» **REQUIRED ACTION**: Would you please print exactly the lines that run from the one with "Windsor Road, Ilford, Essex" to the last line of the data, both included, without any pictures?
===== RECORDS TO PROCESS =====
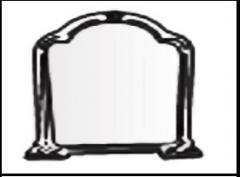 Spegel inredning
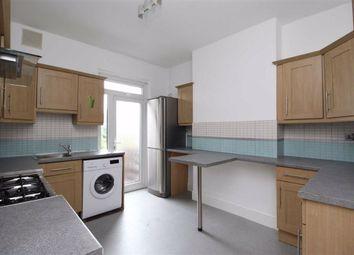 Windsor Road, Ilford, Essex IG1, london property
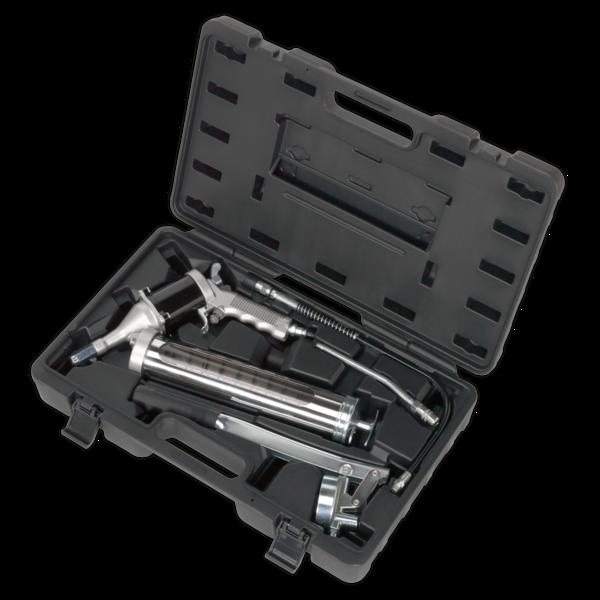 Sealey AK45KIT Manual/Air Grease Gun Kit Thumbnail 1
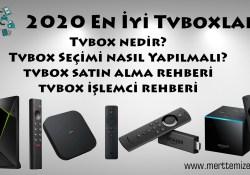 Nedir Bu Tvbox? Tvbox alırken nelere dikkat etmek gerekir?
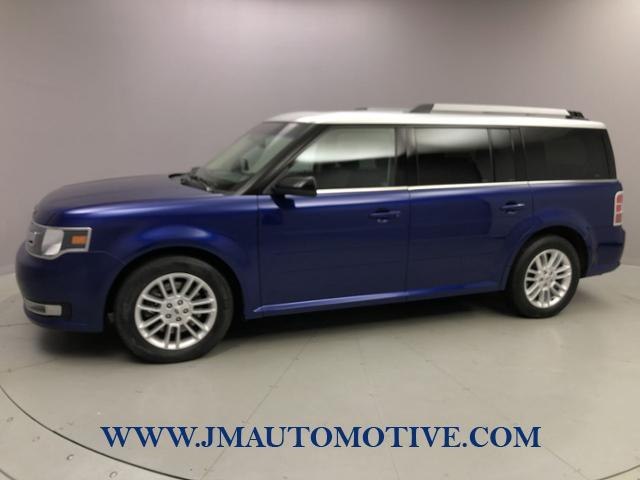 Used 2014 Ford Flex in Naugatuck, Connecticut | J&M Automotive Sls&Svc LLC. Naugatuck, Connecticut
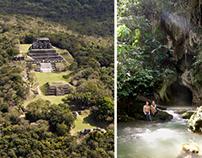 Discovering Western Belize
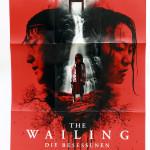 The-Wailing-Mediabook-18
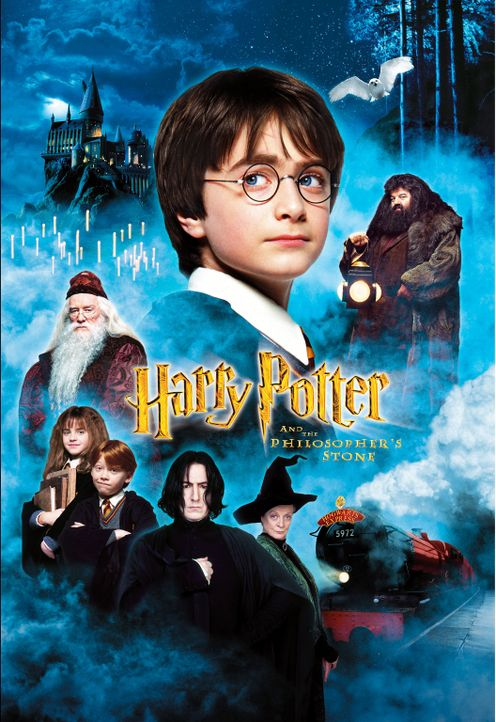 """""""HARRY POTTER UND DER STEIN DER WEISEN"""" - Plakatmotiv - Bildquelle: Warner Bros. Pictures"""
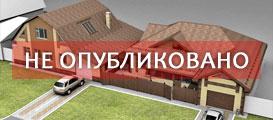 Фасады частного жилого дома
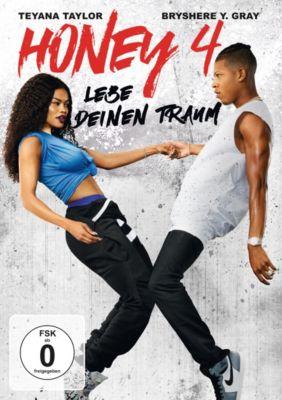 Honey 4, Teyana Taylor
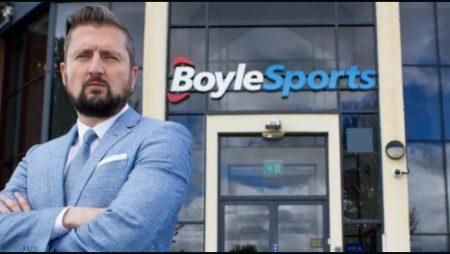 BoyleSports boosts Northern Ireland estate following HughesBet acquisitions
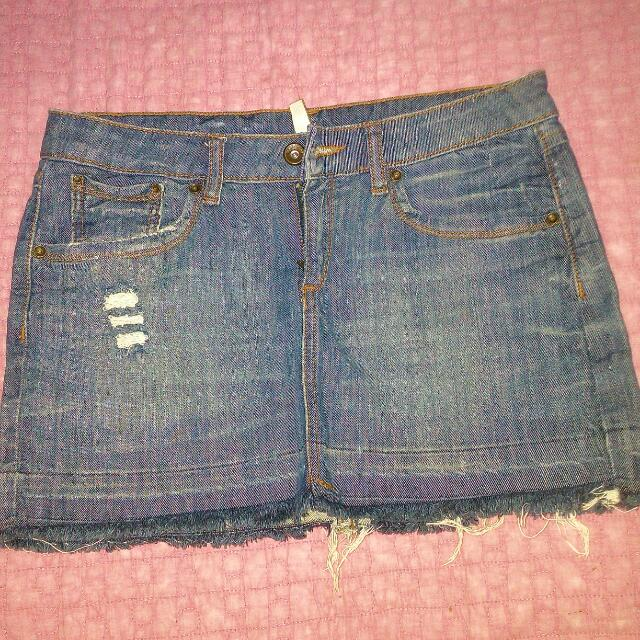 Mango jeans Denim Skirt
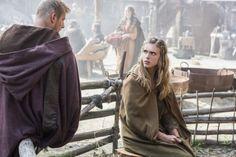 the vikings bjorn's girlfriend season 2 | Vikings' Season 2 Interview: Gaia Weiss Introduces Porunn, Talks ...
=====
» **EXERCISE RESPONSE**:
 Windsor Road, Ilford, Essex IG1, london property
 Sealey AK45KIT Manual/Air Grease Gun Kit Thumbnail 1
 Nedir Bu Tvbox? Tvbox alırken nelere dikkat etmek gerekir?
 Used 2014 Ford Flex in Naugatuck, Connecticut | J&M Automotive Sls&Svc LLC. Naugatuck, Connecticut
 Discovering Western Belize
 The-Wailing-Mediabook-18
 """""""HARRY POTTER UND DER STEIN DER WEISEN"""" - Plakatmotiv - Bildquelle: Warner Bros. Pictures"""
 Фасады частного жилого дома
 Honey 4, Teyana Taylor
 BoyleSports boosts Northern Ireland estate following HughesBet acquisitions
 Mango jeans Denim Skirt
 the vikings bjorn's girlfriend season 2 | Vikings' Season 2 Interview: Gaia Weiss Introduces Porunn, Talks ...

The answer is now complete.